Remember Me

Gerald was only a Canon in the Cathedral, not a very forceful one. He put it to the Bishop that it might be A Good Thing to invite a Jew to participate in the VE-Day service, and the Bishop waved a hand affably, as who should say, if a Jew can be found it might not be a bad thing at all. Gerald made noises to the local Rabbi, who could not personally undertake but put him on to a man who might do.

Gerald got on to the man. He had not had much to do with Jews, but the fellow seemed pleasant enough.

Gerald mooted. The fellow began to talk excitedly, throwing out all sorts of wild ideas which seemed to involve rather a lot of Hebrew. Gerald could not quite see where all this was to be slotted into the service, nor, come to that, what the Bishop would make of it all. He explained diffidently that he had really rather thought that perhaps the fellow might be willing to read the Old Testament reading for the day.

Oh, I see,’ said the fellow. ‘You’d like a Jew to read from the Old Testament.’

‘Er, yes,’ said Gerald.

‘I’m not interested, thanks,’ said the fellow. Hung up the phone.

The Bishop’s withers were thankfully unwrung.


K had seen too much of this sort of thing to be disenchanted.

He sang lustily:

Thus, on the fateful banks of Nile

Weeps the deceitful crrrrrrocodile!

Thus hypocrites that murder act

Make Heav’n and Gods the author of the fact!

— By all that’s good

— No more!

All that’s good you have foreswore

To your prrrrromised Empire fly

And let forsaken — Dido — die!

Ha ha!

(K had Purcell very much on his mind, though his thoughts had been running chiefly in the direction of The Fairy Queen; he was to be married in the fall. He had a pronounced aversion to the Wedding March from Lohengrin as nuptial accompaniment.)

The regular association of ideas naturally led K at this point to walk down to Blockbuster to borrow the DVD of Kiss Me Deadly. Only to find — O tempora, o mores! — that his trusty Blockbuster was no more. (It had been one of the good ones.) Enquiries at his hotel elicited the suggestion that he watch the thing on his laptop by streaming it off Amazon. Pfui!


Gerald discovered, somewhat late in the day, that this would have been the most terrific coup. He had once read a novel by Iris Murdoch and had not enjoyed it; for the most part the word ‘contemporary’ sufficed to put him off a work of fiction. He had never heard of K. He happened to mention the incident in a moment of fretfulness to one of the younger Canons and was told that K was in the running for a Nobel Prize. Oh my ears and whiskers! The man’s name, mercifully, had never happened to come up in water-testings with the Bishop.
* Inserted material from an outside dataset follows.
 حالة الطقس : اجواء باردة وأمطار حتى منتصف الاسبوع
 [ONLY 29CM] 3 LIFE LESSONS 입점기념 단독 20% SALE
K had gone back to England for a few months to do research and organise documentation for his wedding.

K, as he had often expatiated, had nothing against marriage provided it was sufficiently ritualised. It seemed a modest requirement, but when he did in fact engage to marry people kept trying to clutter up the ritual with effusions of sincerity. K simply wanted the Hebrew text in the programme and if people wanted to feel something that was entirely their own affair. (K’s views on the Kaddish of Mr Leon Wieseltier, in which the Aramaic text is conspicuous by its absence, may readily be imagined.) He had thought that in New York, of all places, this would be simple enough to arrange, but as it turned out none of the printers they approached had anything remotely suitable. He was left to try to drum up something passable in Golders Green. A strategic sortie to Glyndebourne, where they were putting on a delectable Rosenkavalier, palliated the anguish. (Printers! Gaaaa!)


K returned to New York at the end of the summer and was chagrined to discover that Der Freischütz was on at the Met on Erev Yom Kippur. Damn and Blast! He worked out that he could snatch a last meal, just, before the curtain went up and begin his fast during the first act.

An excellent plan in its way, it meant that he was hors de combat when social arrangements were made during a longueur in Kol Nidrei. K’s fiancée, Rachael, invited a friend to join them in breaking their fast.

(Thanks to the mixed seating so popular in America, K could easily have put the kaboosh on the plan had he not succumbed to the superior charms of Der Freischütz.)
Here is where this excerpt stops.